TASK LIST:
- 1) In the audit memo, who are a good number of the board members?
- 2) Quote the audit memo from "The firm wiped" up to and including "company’s financial statements.".

TEXT:
<<<<

Risk Assessment and areas of audit focus
This section of the memo addresses the financial statements just before its final collapse showing massive losses from the end of 2007 which could easily diminish the profits.
The firm wiped out its claim of profitability
During the treatment of earnings and revenues, the company was satisfied with the previous interpretation of the performance. The developers made payments to subsidise centres that were making profits and concealed the reality that more than a half of them were losing huge amount of money quickly. The key areas of audit included a failure of accounting and regulatory processes. The rapid expansion of market share presented a lot of risks which was not reflected in the company’s financial statements.
Poor management and board
The area of concern is the management of the company that is too focused on the rapid expansion of the entire operations to global markets despite of various risks. A good number of the board members are politicians who have little knowledge of childcare issues.

Opaque operations
Another important key area of concern is the opaque operations. The operations of ABC Learning were not clearly transparent and the impacts of massive expansion were concealed. It is unclear and well-devised how each centre operates and the expenses associated with the centres and the duration the centres would become profitable. It is clear that the stakeholders are not aware of the impending risks.
Mismatch of centres, assets and revenue
ABC Learning Centres Ltd recorded revenue prematurely; channel stuffed and intentionally misreported revenue figures. Additionally, it did not reveal any material strengthening of the company’s financial wellbeing from the growth. Increase in assets, centres and revenue does not correspond with the accounting reporting. The statements don’t disclose any material strengthening of the company’s financial wellbeing from the growth. It is obvious from the analysis that the organization’s gearing grew its return on sales and equity reduced drastically, the ability to operate cash flow to pay the debts shrunk. The business model was imperfect because it could not be shifted to different business settings. The analysis clearly shows that there were a lot of warning signals from the financial performance which was unsustainable
Audit Engagement and Reporting
The section of the memo address audit engagement and reporting required to gather enough and reliable evidence about account procedures and balances. Looking at the design of controls is important to eliminate the level of testing that is required (Simnett, R., 2007). Consistent controls may mitigate the amount of intensity and procedures of substantive procedures.

>>>>

INFORMATION SUPPLIED:
<<<<

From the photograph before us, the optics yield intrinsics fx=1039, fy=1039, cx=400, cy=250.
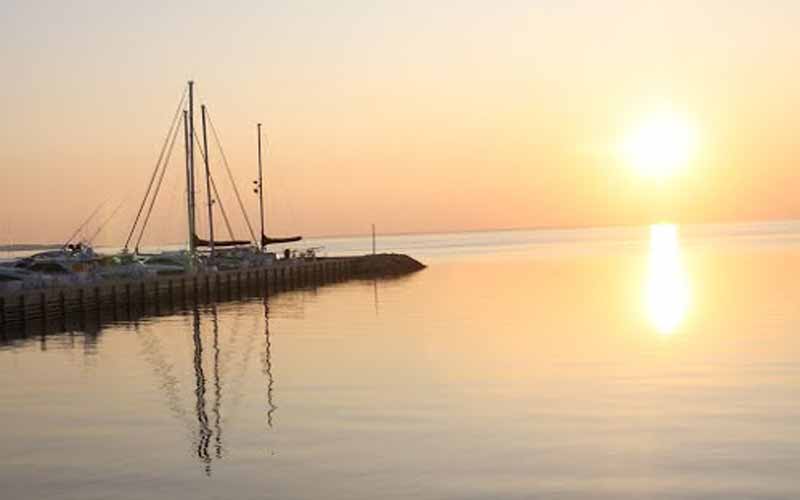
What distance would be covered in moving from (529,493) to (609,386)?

>>>>

SET OF ANSWERS:
- 1) Politicians who have little knowledge of childcare issues.

- 2)
The firm wiped out its claim of profitability
During the treatment of earnings and revenues, the company was satisfied with the previous interpretation of the performance. The developers made payments to subsidise centres that were making profits and concealed the reality that more than a half of them were losing huge amount of money quickly. The key areas of audit included a failure of accounting and regulatory processes. The rapid expansion of market share presented a lot of risks which was not reflected in the company’s financial statements.